Patrick Angelil, one of Rene's sons from a previous marriage, said while the world is remembering Angelil the talented manager and tenacious showman, he was remembering his and his siblings' father.

"He couldn't always be with us, but he never missed a chance to tell us he loved us. All our lives, our dad told us 'I love you,' and now, more than ever, we are realizing how exceptional it is to have had a dad who never hesitated to say those precious words," he said.

Rene-Charles eulogized his father in French and English, saying he was lucky to have been born into such a loving family.

"Fifteen years is not a long time for a son to get to know his father. You had a busy life, but we [communicated] through golf, hockey, poker, and smoked meat," he said, a line that drew a smile from his mother. Rene-Charles, who is 14, also pledged to share the memories and lessons he learned from his father with his younger brothers, who are 5.

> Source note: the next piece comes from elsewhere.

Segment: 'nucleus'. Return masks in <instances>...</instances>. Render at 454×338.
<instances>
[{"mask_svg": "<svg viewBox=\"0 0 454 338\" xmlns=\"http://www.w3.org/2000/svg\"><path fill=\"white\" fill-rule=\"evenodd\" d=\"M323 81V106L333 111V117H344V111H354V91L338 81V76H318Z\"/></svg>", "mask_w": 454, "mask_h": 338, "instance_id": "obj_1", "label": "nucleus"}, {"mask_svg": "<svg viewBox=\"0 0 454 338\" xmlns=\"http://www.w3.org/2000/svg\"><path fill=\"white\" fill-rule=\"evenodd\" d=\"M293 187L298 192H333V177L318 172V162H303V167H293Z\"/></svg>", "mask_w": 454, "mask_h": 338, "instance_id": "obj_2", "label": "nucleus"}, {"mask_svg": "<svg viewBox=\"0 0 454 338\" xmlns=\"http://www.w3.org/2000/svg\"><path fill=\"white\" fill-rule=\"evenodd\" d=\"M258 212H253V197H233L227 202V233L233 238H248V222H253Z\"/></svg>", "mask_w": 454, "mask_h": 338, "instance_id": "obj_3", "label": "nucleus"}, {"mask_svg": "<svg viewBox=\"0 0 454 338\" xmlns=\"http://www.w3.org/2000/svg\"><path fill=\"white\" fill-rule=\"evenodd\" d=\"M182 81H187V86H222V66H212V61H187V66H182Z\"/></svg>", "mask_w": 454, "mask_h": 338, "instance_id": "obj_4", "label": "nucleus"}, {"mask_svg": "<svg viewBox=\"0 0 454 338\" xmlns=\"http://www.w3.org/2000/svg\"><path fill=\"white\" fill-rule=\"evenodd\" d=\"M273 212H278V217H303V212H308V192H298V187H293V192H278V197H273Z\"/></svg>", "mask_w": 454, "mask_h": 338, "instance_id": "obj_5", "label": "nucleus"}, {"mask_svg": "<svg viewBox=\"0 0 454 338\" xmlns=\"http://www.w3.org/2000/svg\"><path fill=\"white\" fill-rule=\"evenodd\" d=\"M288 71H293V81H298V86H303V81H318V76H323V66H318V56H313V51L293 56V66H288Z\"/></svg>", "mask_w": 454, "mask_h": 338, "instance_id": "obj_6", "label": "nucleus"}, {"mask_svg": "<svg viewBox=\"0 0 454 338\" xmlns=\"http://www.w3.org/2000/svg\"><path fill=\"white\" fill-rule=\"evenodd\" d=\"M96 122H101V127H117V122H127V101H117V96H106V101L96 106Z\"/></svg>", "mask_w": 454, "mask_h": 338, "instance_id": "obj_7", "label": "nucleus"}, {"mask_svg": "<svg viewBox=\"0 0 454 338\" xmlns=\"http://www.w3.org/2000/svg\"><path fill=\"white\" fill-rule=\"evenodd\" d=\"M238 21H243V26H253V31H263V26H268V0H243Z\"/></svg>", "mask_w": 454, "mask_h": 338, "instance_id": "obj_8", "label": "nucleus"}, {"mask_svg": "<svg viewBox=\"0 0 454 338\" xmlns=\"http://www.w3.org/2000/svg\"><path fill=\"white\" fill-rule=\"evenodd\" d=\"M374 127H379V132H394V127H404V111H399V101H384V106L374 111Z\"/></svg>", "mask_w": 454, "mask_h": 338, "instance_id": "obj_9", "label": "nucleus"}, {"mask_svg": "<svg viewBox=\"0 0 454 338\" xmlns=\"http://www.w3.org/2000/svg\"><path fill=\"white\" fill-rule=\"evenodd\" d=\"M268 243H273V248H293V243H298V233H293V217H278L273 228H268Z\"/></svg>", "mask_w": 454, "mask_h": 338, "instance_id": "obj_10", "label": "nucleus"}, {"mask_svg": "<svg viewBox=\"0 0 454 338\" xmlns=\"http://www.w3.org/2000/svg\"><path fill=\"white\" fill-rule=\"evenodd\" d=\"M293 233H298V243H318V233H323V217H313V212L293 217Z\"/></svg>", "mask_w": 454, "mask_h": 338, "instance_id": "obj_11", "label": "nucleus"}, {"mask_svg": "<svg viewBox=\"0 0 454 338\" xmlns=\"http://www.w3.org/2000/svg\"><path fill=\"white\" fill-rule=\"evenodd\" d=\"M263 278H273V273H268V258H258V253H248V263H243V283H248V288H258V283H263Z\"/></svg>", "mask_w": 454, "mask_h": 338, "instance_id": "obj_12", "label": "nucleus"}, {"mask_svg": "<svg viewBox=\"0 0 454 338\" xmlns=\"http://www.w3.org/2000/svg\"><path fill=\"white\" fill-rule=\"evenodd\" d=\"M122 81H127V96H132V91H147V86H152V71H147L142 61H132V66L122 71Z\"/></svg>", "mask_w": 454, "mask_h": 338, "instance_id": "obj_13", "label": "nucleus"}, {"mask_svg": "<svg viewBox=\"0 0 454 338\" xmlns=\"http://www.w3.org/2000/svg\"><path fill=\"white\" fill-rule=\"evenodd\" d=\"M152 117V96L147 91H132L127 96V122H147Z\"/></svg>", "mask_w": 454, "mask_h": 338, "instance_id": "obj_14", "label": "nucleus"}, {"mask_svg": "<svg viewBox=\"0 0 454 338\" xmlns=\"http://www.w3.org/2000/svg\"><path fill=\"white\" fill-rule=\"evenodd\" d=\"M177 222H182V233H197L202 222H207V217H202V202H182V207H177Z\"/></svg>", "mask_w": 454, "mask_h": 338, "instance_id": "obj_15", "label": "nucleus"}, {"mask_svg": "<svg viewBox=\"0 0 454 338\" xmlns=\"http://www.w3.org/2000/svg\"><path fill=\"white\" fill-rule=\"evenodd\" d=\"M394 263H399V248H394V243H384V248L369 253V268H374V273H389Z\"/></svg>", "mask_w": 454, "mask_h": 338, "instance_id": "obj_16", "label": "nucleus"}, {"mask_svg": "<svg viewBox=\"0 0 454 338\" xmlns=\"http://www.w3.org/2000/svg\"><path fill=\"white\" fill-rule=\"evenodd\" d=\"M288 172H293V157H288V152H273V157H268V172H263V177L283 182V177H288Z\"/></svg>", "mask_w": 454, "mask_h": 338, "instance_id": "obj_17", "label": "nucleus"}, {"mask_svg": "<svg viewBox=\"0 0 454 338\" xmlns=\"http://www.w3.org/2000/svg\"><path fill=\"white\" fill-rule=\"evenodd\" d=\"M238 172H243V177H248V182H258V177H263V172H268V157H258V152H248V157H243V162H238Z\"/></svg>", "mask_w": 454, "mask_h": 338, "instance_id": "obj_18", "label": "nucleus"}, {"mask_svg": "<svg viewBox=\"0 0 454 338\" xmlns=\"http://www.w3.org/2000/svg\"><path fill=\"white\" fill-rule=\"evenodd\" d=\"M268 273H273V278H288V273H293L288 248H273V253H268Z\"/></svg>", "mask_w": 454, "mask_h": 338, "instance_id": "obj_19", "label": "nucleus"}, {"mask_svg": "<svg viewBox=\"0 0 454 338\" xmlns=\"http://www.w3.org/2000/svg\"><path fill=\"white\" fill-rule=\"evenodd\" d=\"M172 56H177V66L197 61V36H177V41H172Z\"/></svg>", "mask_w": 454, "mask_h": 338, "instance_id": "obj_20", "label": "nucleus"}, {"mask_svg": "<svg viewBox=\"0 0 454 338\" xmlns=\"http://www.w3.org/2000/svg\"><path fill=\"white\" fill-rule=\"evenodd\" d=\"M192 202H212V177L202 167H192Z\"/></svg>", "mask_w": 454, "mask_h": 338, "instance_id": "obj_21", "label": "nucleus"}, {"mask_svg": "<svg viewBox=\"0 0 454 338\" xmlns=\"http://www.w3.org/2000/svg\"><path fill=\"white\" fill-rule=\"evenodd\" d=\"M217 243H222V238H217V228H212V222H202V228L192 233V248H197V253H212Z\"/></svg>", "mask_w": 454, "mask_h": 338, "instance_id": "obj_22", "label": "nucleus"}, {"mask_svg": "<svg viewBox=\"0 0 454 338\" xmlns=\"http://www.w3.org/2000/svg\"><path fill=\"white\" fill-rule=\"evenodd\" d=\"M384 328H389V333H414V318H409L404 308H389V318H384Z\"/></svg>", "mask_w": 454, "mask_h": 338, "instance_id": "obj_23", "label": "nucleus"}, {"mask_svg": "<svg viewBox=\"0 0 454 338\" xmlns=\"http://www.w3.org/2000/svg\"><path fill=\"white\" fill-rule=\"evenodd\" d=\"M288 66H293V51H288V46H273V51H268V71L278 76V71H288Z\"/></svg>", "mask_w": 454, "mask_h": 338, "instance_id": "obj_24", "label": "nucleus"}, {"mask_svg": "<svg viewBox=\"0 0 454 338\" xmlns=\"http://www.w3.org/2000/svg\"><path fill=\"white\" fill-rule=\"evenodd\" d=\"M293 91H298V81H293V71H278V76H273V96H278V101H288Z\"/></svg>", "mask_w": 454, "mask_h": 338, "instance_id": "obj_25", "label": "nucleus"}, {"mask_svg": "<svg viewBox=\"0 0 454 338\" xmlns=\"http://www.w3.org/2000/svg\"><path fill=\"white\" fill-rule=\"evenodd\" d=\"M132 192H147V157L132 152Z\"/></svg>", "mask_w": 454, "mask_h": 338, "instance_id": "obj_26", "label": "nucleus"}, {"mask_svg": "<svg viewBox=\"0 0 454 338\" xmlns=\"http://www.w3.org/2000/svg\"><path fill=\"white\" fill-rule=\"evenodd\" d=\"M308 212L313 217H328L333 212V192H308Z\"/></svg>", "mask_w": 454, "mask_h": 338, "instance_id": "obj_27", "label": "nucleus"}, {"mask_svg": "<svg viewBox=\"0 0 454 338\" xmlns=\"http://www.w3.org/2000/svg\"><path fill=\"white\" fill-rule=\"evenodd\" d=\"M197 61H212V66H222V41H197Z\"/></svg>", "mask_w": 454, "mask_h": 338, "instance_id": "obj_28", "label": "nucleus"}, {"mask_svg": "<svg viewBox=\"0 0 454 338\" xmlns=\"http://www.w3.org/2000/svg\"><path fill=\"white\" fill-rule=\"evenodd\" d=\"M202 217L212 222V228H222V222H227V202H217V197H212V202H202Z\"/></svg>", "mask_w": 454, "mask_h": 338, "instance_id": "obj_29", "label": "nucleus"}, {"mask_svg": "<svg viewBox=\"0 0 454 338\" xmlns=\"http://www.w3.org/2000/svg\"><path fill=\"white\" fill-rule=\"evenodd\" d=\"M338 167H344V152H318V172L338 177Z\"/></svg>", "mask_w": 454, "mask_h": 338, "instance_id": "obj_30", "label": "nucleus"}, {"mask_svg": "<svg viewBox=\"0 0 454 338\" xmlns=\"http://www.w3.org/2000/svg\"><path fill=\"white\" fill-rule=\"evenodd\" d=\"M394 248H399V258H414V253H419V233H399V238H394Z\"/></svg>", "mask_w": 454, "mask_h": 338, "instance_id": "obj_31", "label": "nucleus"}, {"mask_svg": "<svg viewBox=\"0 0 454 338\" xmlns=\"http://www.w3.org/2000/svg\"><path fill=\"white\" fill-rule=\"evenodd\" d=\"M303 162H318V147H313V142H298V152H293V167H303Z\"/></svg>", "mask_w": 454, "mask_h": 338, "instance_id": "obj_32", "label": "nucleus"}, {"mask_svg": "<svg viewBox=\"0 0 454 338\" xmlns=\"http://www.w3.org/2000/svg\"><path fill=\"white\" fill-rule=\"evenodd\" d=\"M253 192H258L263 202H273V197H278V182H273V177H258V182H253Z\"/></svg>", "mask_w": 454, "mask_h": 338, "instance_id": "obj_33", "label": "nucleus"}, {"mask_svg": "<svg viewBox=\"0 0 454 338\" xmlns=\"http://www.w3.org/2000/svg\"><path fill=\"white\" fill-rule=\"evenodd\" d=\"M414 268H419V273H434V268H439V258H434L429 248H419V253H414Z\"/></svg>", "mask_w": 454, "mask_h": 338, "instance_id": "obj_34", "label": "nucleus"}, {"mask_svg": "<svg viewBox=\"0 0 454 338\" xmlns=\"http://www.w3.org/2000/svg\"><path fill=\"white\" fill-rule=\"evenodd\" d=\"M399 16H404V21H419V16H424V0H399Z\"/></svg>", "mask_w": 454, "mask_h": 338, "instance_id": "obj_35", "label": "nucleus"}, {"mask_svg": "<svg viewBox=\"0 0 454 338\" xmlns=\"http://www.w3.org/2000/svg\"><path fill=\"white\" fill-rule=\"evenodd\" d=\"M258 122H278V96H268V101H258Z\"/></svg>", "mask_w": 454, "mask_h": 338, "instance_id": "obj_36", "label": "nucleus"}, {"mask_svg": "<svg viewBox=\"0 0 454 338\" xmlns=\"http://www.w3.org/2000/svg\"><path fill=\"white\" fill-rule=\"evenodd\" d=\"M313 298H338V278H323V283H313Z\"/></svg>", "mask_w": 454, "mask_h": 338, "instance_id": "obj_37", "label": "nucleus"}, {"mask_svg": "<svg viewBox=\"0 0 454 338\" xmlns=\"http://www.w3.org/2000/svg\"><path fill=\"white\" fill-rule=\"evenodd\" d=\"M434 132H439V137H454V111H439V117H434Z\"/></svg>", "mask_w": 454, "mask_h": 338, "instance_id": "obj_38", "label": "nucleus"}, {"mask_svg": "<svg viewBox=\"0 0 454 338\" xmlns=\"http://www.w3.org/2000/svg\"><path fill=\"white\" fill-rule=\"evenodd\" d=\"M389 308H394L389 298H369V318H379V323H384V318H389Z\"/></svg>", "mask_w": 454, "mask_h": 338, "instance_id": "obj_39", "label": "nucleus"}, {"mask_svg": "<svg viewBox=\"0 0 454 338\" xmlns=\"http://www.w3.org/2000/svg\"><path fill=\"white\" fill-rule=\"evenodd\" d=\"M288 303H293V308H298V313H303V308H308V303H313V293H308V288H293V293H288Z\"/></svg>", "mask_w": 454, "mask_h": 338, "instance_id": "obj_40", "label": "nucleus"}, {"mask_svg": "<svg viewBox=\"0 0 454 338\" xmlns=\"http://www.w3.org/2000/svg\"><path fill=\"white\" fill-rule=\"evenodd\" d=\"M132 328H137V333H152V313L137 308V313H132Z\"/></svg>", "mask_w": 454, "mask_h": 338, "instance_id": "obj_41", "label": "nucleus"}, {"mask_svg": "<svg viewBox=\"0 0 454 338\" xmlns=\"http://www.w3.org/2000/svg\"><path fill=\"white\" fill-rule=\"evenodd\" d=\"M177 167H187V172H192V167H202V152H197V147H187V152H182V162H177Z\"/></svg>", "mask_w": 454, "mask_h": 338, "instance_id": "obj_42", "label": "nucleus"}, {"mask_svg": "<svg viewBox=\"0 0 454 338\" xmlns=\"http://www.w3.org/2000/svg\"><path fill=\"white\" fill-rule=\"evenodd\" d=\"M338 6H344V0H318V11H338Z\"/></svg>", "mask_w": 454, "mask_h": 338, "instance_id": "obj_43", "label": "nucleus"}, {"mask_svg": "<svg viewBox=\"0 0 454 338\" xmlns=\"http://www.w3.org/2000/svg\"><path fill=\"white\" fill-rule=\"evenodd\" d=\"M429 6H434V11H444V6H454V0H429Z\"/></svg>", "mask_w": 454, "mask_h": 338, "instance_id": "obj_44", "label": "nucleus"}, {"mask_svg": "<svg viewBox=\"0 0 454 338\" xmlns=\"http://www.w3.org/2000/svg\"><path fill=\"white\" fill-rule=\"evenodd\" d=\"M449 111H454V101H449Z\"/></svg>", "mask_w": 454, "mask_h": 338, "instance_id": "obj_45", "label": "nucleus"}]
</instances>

Mainstays of Quebec's entertainment and political scene were on hand for the funeral, including Premier Philippe Couillard, former premier Jean Charest, former prime minister Brian Mulroney, PQ Leader Pierre Karl Peladeau and Julie Snyder, television personality, producer and Peladeau's wife.

Singer Gregory Charles was there and spoke about a man who always had his back while he toured with Dion.

"In a few instances, because of my beautiful skin colour, I wasn't always admitted to places. Rene always came up to the plate and would say 'Listen, there's 100 of us. If he's not going, we're not going. There's no show.' He was adamant," he said.

Several hundred people visited the Basilica on Thursday for the public viewing and each one paid their respects and offered their condolences to Dion in person.

Every visitor received a card with a message from the singer, who stayed at the Basilica well past midnight. The note said that Dion considers her career to be Angelil's masterpiece, and that she must continue without him, for him.

Quebec Premier Philippe Couillard announced earlier this week that the flag at the National Assembly will fly at half-mast.

A celebration of Angelil's life will take place Feb. 3 at Caesars Palace in Las Vegas.